I've finally got around to replying to this thread!
I had a friend in the same year as me when I was in Year 1 and I have friends in my year now, in Year 11. But in between all my friends have been younger than me. In primary school – Years 4 to 6 - I had about ten friends in the year below me and we used to play either imaginary games or running games like Cops and Robbers. Sometimes we played “I Am the Greatest” but I had to judge because I couldn’t do a handstand. I must have played with them an awful lot because I can still remember faces. One of the friends I made then is still my best friend now.
I’m still not sure whether I was really that immature then because during “Bulldog” I had a cunning plan. While everyone else ran across to the other side and back I discovered that I could walk calmly across and never get caught! I was a much bigger reader than I am now. I also remember sneaking into cloakrooms to get paper during lunchtimes.
As for sharing things, it depends what it is. I am quite happy to lend out school supplies because I don’t care that much if they don’t come back. Even now, I go into school at the beginning of the week with five pens and leave with one. I don’t like lending games to my sister because she is careless with them and it’s not unusual to find her own games on the floor. I usually don’t like lending things out because they don’t come back, usually because I forget about them. Once in Year 1 I took a board game to someone’s house to play with and I still haven’t got it back yet!
This week I’ve been working at a nursery. I’m loving it, but I tend to get a bit carried away. Once I nearly used up all the play dough while making a monster and today I helped a small group of boys make a big…er…thing out of colourful disc-shaped construction pieces. I pay more attention during story time than half of them! I’m happy to join in the imaginary games and things. I’ve been drawing my own pictures, getting down playing with the little toy sets, building with Lego and if I thought I could get away with it I’d be painting too.
My own interests can also be quite childish. I am still attached to some children’s’ books (e.g. Elmer), one nursery rhyme (Aiken Drum), some soft toys (Eeyore) and some songs from children’s programmes (Lazy Town, The Wiggles.) I am obsessed with Pokemon, but I think that’s more of a cult thing. I am also quite fond of Digimon but I lost interest after the D-3 series. I quite like to blow bubbles, when I get the chance to and enjoy reading fairy tales. Some of my most desperate desires are to have a children’s party, to get a remote-controlled car and to fit into Adventure Kingdom.
I am not interested in make-up, shopping or any of that stuff. I mainly play video games. I was into baby dolls until I was about 13. My interests in clothes and jewellery are very limited – unless I’m looking for them specifically or just happen to see them I don’t usually think about them at all.
Perhaps it is childish that manners don’t come naturally to me. I have to force myself to say things like “please” and “thank you” which can be very embarrassing.

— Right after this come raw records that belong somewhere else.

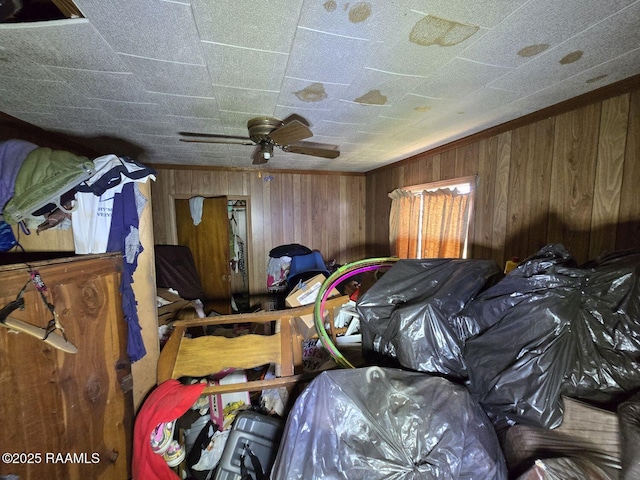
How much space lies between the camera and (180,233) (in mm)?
3805

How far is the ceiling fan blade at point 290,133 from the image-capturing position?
1569 millimetres

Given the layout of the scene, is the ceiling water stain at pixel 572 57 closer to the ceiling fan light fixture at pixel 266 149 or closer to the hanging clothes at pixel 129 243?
the ceiling fan light fixture at pixel 266 149

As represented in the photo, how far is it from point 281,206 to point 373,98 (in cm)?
271

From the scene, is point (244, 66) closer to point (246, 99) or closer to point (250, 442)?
point (246, 99)

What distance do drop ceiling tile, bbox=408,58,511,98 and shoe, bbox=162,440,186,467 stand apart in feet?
7.90

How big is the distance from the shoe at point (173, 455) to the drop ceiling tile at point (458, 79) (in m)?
2.41

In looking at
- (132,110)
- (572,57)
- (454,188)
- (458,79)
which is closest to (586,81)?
(572,57)

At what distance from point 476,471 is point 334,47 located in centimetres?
158

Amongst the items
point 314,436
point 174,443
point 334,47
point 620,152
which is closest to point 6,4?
point 334,47

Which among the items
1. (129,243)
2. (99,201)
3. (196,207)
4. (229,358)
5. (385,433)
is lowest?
(229,358)

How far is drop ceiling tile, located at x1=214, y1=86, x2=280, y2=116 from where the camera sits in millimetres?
1412

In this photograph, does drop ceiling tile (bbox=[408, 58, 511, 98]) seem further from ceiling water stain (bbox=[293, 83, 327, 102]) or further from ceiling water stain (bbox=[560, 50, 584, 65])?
ceiling water stain (bbox=[293, 83, 327, 102])

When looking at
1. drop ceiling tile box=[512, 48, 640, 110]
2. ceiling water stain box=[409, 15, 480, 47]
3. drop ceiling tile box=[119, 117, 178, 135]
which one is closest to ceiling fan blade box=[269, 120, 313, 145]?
ceiling water stain box=[409, 15, 480, 47]

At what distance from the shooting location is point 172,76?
1250 mm
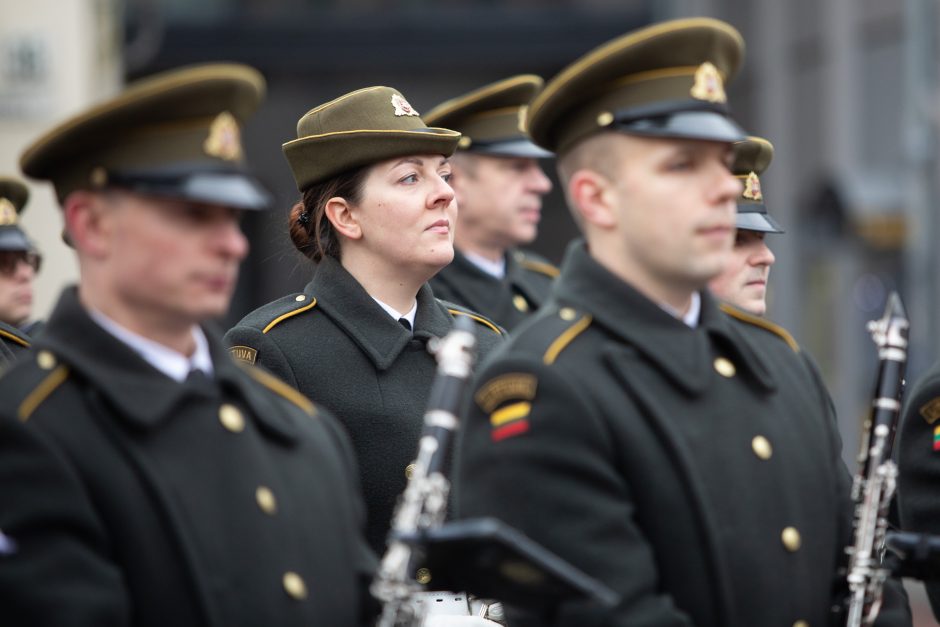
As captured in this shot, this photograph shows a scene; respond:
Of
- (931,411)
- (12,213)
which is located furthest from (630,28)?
(931,411)

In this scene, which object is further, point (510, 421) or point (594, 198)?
point (594, 198)

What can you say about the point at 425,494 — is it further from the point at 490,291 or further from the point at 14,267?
the point at 14,267

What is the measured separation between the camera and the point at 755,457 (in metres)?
4.07

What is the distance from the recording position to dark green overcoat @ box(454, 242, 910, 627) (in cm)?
389

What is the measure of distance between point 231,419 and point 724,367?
1.09 meters

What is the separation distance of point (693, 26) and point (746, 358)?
731 millimetres

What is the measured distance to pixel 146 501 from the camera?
141 inches

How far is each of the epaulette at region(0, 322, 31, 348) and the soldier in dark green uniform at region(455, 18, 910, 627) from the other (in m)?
2.88

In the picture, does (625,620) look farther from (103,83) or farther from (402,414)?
(103,83)

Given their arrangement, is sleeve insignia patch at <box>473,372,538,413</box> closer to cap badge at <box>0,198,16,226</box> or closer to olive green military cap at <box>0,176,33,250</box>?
olive green military cap at <box>0,176,33,250</box>

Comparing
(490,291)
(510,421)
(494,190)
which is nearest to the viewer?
(510,421)

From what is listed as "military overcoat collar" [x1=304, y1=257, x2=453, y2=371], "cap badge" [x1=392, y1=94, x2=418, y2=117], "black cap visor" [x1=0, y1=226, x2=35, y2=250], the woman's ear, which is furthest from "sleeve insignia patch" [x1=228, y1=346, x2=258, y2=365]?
"black cap visor" [x1=0, y1=226, x2=35, y2=250]

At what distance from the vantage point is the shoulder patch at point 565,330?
4039 millimetres

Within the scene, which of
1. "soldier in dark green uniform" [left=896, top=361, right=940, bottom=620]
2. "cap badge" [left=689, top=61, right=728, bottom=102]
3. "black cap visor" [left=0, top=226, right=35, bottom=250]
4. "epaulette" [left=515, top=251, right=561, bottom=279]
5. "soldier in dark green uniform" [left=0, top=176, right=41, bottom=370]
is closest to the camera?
"cap badge" [left=689, top=61, right=728, bottom=102]
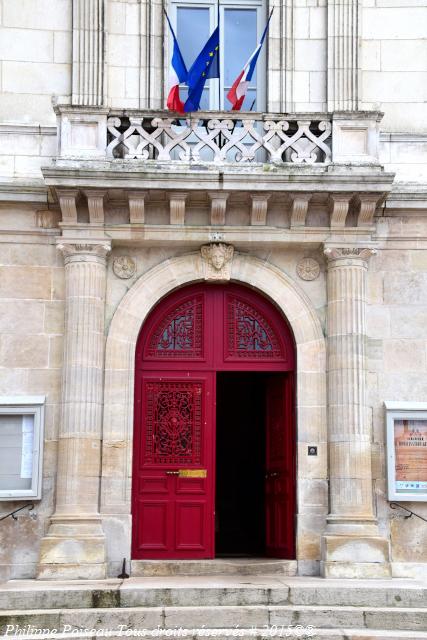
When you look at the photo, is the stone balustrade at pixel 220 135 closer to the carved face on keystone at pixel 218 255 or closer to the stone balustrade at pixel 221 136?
the stone balustrade at pixel 221 136

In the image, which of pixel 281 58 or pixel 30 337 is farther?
pixel 281 58

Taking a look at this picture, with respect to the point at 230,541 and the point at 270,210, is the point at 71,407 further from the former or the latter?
the point at 230,541

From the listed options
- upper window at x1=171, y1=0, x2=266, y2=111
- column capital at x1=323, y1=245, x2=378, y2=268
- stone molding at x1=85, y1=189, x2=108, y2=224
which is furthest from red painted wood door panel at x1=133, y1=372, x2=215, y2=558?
upper window at x1=171, y1=0, x2=266, y2=111

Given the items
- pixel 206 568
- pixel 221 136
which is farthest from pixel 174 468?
pixel 221 136

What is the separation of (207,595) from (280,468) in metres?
2.85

I am also very happy playing with my sister’s friends. About a year ago I recall playing a game where I used an inflatable lava lamp as a ray gun. I would probably still be playing it if it hadn’t got thrown out. I still play with my sister a lot too.
I had tantrums as well – in my infant school years I was a very badly behaved little girl. I wouldn’t do errands for teachers and I refused to work during lesson time. They would have to literally pick me up with whatever they wanted me to carry and drag me to wherever I was supposed to put it. When I got kept in at break I’d whiz through the work and get play as well. In PE I’d get fed up and throw down my hockey stick. My only friend back then spent just as much time outside the Head’s office as I did but we often fell out because we were both very bossy.
In my later primary school years, when my younger friends weren’t there, I used to enjoy talking to teachers. I saw them as equals even then – I don’t think I actually called them “Sir” or “Miss” until I hit Year 8! I still enjoy talking to adults as much as talking to anyone else. I’ve discovered that having an older friend works too.